Google Trends is another powerful tool that can give you insight into browsing behaviours, food trends as well as top key-word searches.
Brainstorm and plan.
Most of our recipe ideas start with a good old-fashioned brainstorming session, where we’ll sit down together for an hour or more and just hammer out ideas. We might be focusing on a single ingredient, a particular holiday or product–it doesn’t really matter. The gradual talking and note-taking process is what helps us to sort through our ideas until we find the best ones.
Once know what we’d like to cook in general, we then begin conceptualizing the recipe itself. Most of this process is based on pure intuition, and will be flexible during the testing phase, but it’s important to think ahead to what you’re looking to accomplish flavour-wise.

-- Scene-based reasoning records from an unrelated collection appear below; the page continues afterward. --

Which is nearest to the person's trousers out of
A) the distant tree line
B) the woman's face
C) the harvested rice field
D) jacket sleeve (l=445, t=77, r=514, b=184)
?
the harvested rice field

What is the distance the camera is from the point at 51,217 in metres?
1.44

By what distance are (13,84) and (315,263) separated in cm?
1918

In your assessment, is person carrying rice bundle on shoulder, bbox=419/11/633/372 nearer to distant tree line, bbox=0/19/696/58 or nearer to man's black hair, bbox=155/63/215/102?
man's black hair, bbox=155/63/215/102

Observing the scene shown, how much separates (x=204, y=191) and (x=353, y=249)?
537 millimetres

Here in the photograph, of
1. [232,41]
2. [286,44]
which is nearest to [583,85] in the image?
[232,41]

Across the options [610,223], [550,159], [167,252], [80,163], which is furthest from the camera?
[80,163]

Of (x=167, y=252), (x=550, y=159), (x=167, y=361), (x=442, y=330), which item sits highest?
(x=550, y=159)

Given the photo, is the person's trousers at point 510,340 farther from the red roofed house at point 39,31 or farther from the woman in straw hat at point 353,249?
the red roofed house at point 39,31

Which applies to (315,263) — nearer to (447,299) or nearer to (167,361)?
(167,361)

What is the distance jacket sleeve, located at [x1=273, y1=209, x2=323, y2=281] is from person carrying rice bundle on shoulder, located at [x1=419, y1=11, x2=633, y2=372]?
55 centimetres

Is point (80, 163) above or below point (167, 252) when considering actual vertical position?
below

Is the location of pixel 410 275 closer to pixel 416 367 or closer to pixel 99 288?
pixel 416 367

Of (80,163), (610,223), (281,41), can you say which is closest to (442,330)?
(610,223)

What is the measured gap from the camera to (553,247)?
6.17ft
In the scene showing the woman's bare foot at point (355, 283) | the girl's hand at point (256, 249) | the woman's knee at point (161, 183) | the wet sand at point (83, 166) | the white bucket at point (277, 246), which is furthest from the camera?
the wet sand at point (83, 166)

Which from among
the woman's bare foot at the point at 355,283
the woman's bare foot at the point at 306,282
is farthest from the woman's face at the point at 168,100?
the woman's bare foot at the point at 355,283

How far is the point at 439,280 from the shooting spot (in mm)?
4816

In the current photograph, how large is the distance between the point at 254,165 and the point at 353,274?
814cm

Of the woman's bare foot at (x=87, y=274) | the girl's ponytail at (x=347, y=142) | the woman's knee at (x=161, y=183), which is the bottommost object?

Improvise like no one’s watching.
If you’re having trouble envisioning an entirely new recipe from scratch, it can usually be helpful to hit up the Internet for some inspiration. The key word here is inspiration, not stealing. Immersing yourself in food ideas on websites like Gusto or Pinterest can be great ways to just get your juices flowing, and may lead to your next big idea.
For example, if we’re thinking of making a pasta dish, we might start by looking at what other seasonal pastas have been made already, then look for ways to switch it up or incorporate something entirely new to the mix. Nothing is completely original, mind you, but it’s important to give credit to others where it’s due, especially if you’re taking ideas directly from someone else. The internet is a surprisingly small place, and we believe in karma.
Adapt existing recipes.
There’s no hard rule on this one, but we’re big on following your cook’s intuition when modifying recipes. Switch things up the way you see fit. Just remember: If you’re straying completely from someone else’s ingredient measurements and method, be prepared for anything and refrain from critiquing the results.
When it comes to improvising with recipes, we’re of two minds about it. On one hand, it’s great to adapt to the seasons and work with what you’ve got, but at the same time, some recipes just shouldn’t be made without key ingredients. The trick, we suppose, is knowing where and when you can work a little improvisational magic (which comes with a fair amount of trial and error). That’s what makes a home cook grow, after all.
Shop with a plan, and stick to it (most of the time).
Working full-time as recipe developers has taught us how important the planning stage is—if not for your sanity, than just to keep costs in line. Having a strategy and cooking recipes in bulk helps cut costs across the board, and allows us to effectively use the ingredients we purchase in multiple dishes. We’re usually pretty strict about making a detailed list of what’s needed, and will rarely stray from it—unless there’s a particularly beautiful piece of produce calling our name. At the end of the day, we are only human.
Practice makes perfect.
Every recipe developer has a different process, but for us, we believe a recipe should be tested at least three times…or as many as it takes to get just right! We recently began developing a pavlova recipe that took five tries to get where we wanted it, and that’s just the way it goes sometimes.
It depends on your level of experience, perfectionism and other personality traits that come into play. On occasion, we hit it on the head at the first try, but still opt for a second and third test just to be sure the recipe is completely sound, and easy to recreate.